Many different methods to control nematodes have been tried over the years. Some have proven more successful and others have not. Some of these methods include nematicides, cover crops, crop rotation, genetically modified plants and seed treatments. In soybeans, Essex is a tolerant cultivar whereas Forrest is sensitive. Essex has a higher yield in fields that are infested with the nematode. The plots in this study by Koenning were treated with aldicarb, carbofuran, and fenamiphos and had less nematodes 40 days post planting then the areas that were not treated. The plots that were planted with Forrest which is the sensitive cultivar and treated with carbofuran had a higher yield than untreated control plots. Damage threshold levels have not been well established but using fumigated plots has shown significant increases in yield. In Brazil, many crops are planted under the no tillage planting system. This typically causes of buildup of polyphagous species of nematodes like P. brachyurus. If a no till system is being used, planting cover crops that would decrease the density of the nematodes may be needed. The problem with that is there is contradictory information regarding P. brachyurus and which plants are poor or good hosts. Due to this very same reason, farmers would have to be very careful in choosing a crop rotation schedule as well. In 1992 Vast demonstrated that arbuscular mycorrhizal fungi could enhanced the plant’s resistance to nematodes by being a physical barrier.
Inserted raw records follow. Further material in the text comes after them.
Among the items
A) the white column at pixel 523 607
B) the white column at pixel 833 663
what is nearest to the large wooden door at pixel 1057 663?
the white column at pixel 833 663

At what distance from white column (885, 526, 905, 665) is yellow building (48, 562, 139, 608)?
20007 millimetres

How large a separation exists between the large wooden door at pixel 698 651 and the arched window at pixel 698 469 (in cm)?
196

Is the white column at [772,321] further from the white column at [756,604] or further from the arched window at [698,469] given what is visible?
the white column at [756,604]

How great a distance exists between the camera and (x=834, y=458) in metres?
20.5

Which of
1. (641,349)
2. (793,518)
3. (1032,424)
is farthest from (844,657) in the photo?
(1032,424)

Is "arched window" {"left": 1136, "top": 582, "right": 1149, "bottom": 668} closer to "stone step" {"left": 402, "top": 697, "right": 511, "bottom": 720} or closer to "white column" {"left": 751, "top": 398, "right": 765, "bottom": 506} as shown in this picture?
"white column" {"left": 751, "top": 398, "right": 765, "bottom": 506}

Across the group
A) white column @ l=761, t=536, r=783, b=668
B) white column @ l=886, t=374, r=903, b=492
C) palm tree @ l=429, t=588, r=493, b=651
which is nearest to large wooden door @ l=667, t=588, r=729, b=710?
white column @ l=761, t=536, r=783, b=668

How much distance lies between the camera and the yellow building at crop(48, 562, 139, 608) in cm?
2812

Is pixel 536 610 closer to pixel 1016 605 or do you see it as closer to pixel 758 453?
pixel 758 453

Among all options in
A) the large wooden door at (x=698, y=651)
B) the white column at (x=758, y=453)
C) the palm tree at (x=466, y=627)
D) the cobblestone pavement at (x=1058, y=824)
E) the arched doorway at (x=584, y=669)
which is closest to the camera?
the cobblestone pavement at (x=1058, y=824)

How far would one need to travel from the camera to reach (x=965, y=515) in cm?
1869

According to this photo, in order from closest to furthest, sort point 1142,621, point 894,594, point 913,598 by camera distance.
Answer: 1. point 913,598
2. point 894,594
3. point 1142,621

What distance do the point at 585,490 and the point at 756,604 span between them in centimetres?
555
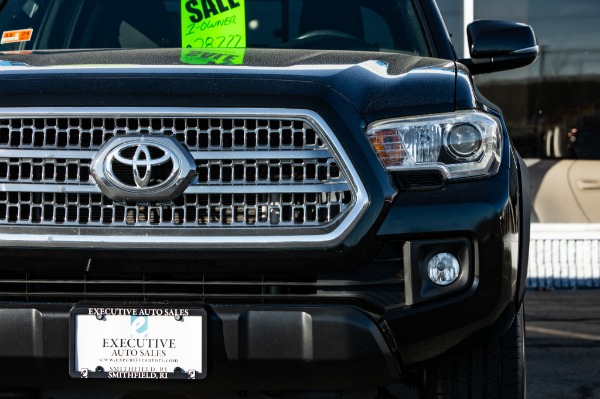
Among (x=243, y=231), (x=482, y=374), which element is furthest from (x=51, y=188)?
(x=482, y=374)

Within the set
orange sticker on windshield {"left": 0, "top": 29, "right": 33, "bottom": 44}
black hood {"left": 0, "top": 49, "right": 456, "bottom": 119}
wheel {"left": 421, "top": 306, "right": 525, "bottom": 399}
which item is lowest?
wheel {"left": 421, "top": 306, "right": 525, "bottom": 399}

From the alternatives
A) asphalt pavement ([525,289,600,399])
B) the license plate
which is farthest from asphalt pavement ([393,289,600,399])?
the license plate

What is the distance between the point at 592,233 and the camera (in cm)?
909

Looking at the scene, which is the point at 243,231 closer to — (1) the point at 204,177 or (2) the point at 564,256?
(1) the point at 204,177

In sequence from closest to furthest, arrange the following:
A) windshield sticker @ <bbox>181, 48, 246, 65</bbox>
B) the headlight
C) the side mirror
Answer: the headlight, windshield sticker @ <bbox>181, 48, 246, 65</bbox>, the side mirror

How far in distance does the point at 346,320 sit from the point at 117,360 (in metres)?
0.61

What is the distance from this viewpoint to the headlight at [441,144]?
127 inches

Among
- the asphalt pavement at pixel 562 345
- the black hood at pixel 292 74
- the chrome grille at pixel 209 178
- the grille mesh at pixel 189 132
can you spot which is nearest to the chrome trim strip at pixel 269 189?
the chrome grille at pixel 209 178

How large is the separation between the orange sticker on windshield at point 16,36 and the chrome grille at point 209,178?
5.10 ft

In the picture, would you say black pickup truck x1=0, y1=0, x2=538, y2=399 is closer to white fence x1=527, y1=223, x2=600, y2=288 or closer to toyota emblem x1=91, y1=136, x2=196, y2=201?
toyota emblem x1=91, y1=136, x2=196, y2=201

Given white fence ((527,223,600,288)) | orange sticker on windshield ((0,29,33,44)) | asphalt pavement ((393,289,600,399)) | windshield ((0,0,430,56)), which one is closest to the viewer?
windshield ((0,0,430,56))

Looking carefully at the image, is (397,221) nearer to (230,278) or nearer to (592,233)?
(230,278)

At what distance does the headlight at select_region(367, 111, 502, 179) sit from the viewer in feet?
10.6

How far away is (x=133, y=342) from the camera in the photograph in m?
3.18
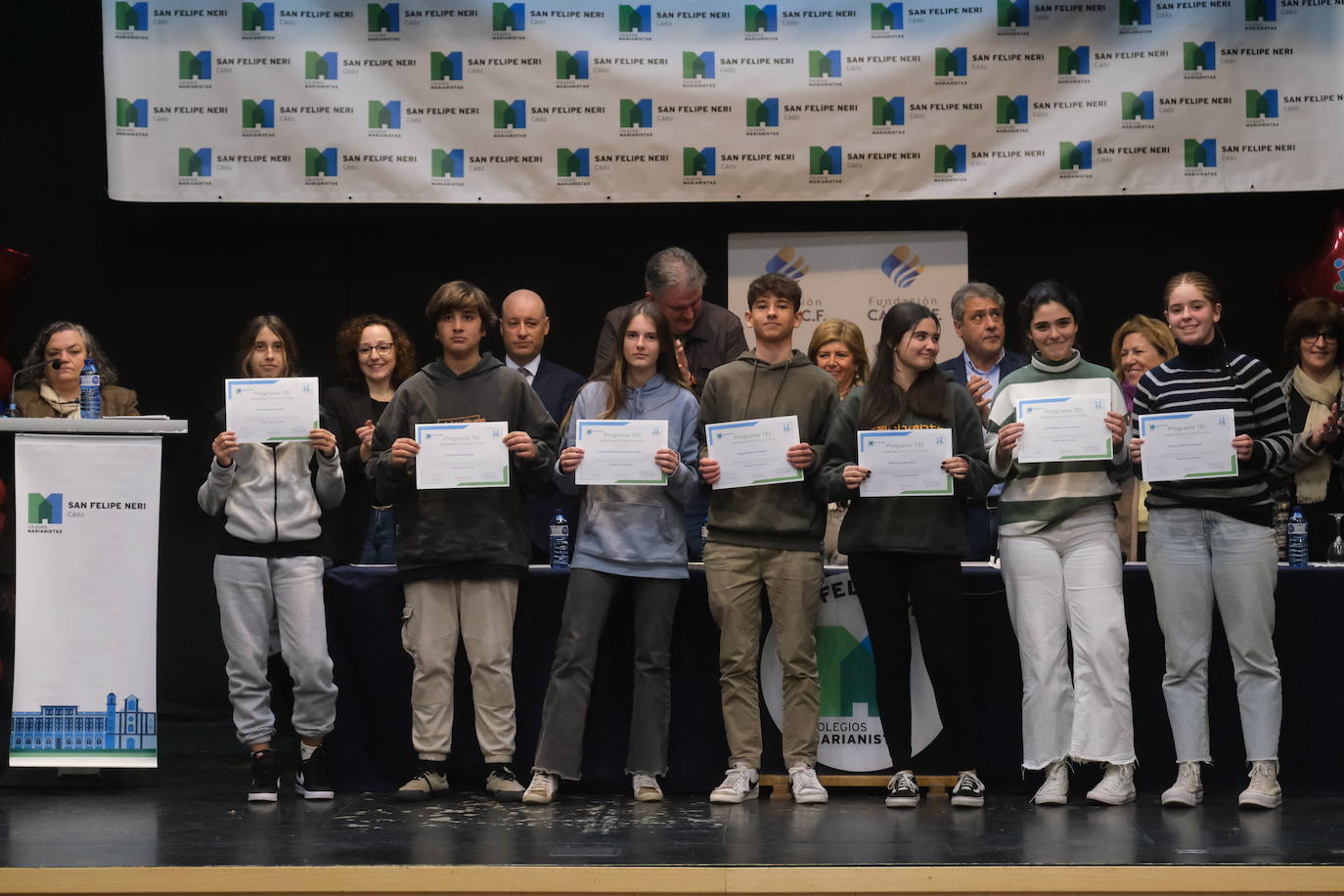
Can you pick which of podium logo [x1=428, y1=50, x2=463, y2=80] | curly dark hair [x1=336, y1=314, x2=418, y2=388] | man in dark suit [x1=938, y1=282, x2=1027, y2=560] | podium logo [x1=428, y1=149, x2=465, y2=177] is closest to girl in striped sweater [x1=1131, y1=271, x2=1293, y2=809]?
man in dark suit [x1=938, y1=282, x2=1027, y2=560]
This would be something that could be used as a seed treatment to protect the newly emerging seedlings from being infested.

As with many other nematodes that cause crop loss, we need to continue to move forward in the study of these nematodes. Many of the managements tools used are very contradictory in studies and no good management strategy has been established. This nematode is so widespread and has such a wide range of hosts that several different management strategies will have to be developed based on the specific crop and area. Hopefully one day we will be able to develop a gene that can be put into plants to defend them against these nematodes as well as many other different types of nematodes.